项目地址:https://github.com/JackWoo0831/DepthMOT,欢迎大家star!
研究动机与方法
以下是项目的README
DepthMOT
Abstract:
Accurately distinguishing each object is a fundamental goal of Multi-object tracking (MOT) algorithms. However, achieving this goal
still remains challenging, primarily due to: (i) For crowded scenes with occluded objects, the high overlap of object bounding boxes leads to
confusion among closely located objects. Nevertheless, humans naturally perceive the depth of elements in a scene when observing 2D videos. Inspired
by this, even though the bounding boxes of objects are close on the camera plane, we can differentiate them in the depth dimension, thereby
establishing a 3D perception of the objects. (ii) For videos with rapidly irregular camera motion, abrupt changes in object positions can result in
ID switches. However, if the camera pose are known, we can compensate for the errors in linear motion models. In this paper, we propose DepthMOT, which achieves: (i) detecting and estimating scene depth map end-to-end, (ii) compensating the irregular camera motion by camera pose estimation. Extensive experiments demonstrate the superior performance of DepthMOT in VisDrone-MOT and UAVDT datasets.
Model Introduction
We intergrate part of monodepth2 and FairMOT to estimate the depth of objects and compensate irregular camera motions. Many thanks to their outstanding works! Below are the motivation and paradigm of DepthMOT.
Installation
Please refer to FairMOT to config virtual environment and prepare data.

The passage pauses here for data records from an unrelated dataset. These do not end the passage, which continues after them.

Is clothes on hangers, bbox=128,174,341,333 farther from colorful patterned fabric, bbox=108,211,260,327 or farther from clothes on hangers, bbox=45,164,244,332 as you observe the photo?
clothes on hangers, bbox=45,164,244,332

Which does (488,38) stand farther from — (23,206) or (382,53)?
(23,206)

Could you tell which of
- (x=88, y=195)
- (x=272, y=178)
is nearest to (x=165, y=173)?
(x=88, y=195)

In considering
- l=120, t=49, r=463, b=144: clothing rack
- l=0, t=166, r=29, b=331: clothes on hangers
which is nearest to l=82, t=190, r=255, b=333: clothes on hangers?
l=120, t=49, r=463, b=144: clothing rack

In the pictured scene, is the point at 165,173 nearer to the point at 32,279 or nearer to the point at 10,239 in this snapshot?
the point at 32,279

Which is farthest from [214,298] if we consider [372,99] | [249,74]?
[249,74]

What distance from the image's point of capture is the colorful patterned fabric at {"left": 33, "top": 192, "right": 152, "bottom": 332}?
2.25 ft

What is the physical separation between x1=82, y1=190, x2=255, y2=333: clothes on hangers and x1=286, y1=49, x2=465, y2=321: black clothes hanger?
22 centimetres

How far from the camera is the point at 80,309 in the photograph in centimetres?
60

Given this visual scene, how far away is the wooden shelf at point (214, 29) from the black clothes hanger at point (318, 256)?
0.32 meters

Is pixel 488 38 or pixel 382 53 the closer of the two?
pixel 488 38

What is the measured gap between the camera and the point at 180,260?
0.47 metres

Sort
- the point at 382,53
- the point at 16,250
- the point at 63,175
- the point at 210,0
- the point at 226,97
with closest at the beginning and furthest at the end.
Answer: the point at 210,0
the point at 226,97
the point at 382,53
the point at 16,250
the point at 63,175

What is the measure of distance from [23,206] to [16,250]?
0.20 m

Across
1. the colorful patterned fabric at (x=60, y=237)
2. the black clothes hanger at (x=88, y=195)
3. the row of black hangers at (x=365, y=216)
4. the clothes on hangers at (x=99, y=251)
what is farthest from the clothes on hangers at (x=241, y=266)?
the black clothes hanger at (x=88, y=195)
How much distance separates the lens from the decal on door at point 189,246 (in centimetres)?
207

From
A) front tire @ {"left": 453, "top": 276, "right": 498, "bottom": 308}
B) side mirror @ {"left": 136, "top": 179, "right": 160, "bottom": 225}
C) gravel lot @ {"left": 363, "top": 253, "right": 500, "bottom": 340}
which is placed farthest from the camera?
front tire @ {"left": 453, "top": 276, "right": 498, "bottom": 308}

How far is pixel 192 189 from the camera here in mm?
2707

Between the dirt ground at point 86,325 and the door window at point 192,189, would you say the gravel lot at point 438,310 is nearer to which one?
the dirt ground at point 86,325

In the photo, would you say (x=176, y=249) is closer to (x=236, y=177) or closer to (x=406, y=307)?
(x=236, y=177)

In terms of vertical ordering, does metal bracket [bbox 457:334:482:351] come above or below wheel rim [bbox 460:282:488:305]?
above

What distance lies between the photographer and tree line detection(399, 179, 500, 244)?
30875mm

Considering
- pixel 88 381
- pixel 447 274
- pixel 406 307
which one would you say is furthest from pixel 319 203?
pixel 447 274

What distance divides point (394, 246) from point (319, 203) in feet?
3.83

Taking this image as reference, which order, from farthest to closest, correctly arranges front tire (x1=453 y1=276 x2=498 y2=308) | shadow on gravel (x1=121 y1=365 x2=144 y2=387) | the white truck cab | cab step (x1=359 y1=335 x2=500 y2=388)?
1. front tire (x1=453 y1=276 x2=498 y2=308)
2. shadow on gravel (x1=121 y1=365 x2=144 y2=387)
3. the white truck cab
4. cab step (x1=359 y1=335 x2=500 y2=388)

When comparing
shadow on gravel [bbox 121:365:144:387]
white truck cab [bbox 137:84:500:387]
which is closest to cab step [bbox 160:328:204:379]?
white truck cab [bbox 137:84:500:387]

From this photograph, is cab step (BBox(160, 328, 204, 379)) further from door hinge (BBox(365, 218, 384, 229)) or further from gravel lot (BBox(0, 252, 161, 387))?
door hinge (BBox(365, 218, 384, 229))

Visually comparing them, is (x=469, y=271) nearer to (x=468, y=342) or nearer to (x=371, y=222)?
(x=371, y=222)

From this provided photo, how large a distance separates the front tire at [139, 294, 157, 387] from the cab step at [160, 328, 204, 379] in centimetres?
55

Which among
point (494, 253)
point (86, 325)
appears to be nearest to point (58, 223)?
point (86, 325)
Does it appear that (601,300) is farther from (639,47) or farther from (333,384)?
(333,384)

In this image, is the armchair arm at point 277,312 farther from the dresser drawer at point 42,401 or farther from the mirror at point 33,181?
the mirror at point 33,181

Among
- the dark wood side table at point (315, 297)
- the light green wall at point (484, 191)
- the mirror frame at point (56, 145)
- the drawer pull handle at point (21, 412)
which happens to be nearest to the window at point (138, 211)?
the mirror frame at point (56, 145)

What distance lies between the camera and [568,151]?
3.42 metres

For VisDrone, UAVDT, KITTI datasets, the data conversion code are available at src/dataset_tools
Model Zoo
Pretrained model
FairMOT pretrain (COCO) + monodepth2 pretrain (KITTI):
BaiduYun, code: us93
VisDrone:
BaiduYun, code: alse
Training
All traning scripts are in ./experiments
Training visdrone:
sh experiments/train_visdrone.sh
Training uavdt:
sh experiments/train_uavdt.sh
Training kitti:
sh experiments/train_kitti.sh
Note that if training kitti, it’s recommended to modify the input resolution to (1280, 384) in
line 32, src/train.py
:
dataset = Dataset(opt, dataset_root, trainset_paths, (1280, 384), augment=False, transforms=transforms)
Testing
Similarly to training, for testing, you need to run:
sh experiments/test_{dataset_name}.sh
Performance
Dataset | HOTA | MOTA | IDF1 |
---|---|---|---|
VisDrone | 42.44 | 37.04 | 54.02 |
UAVDT | 66.44 | 62.28 | 78.13 |
Results on KITTI is somehow inferior. Better results are obtaining.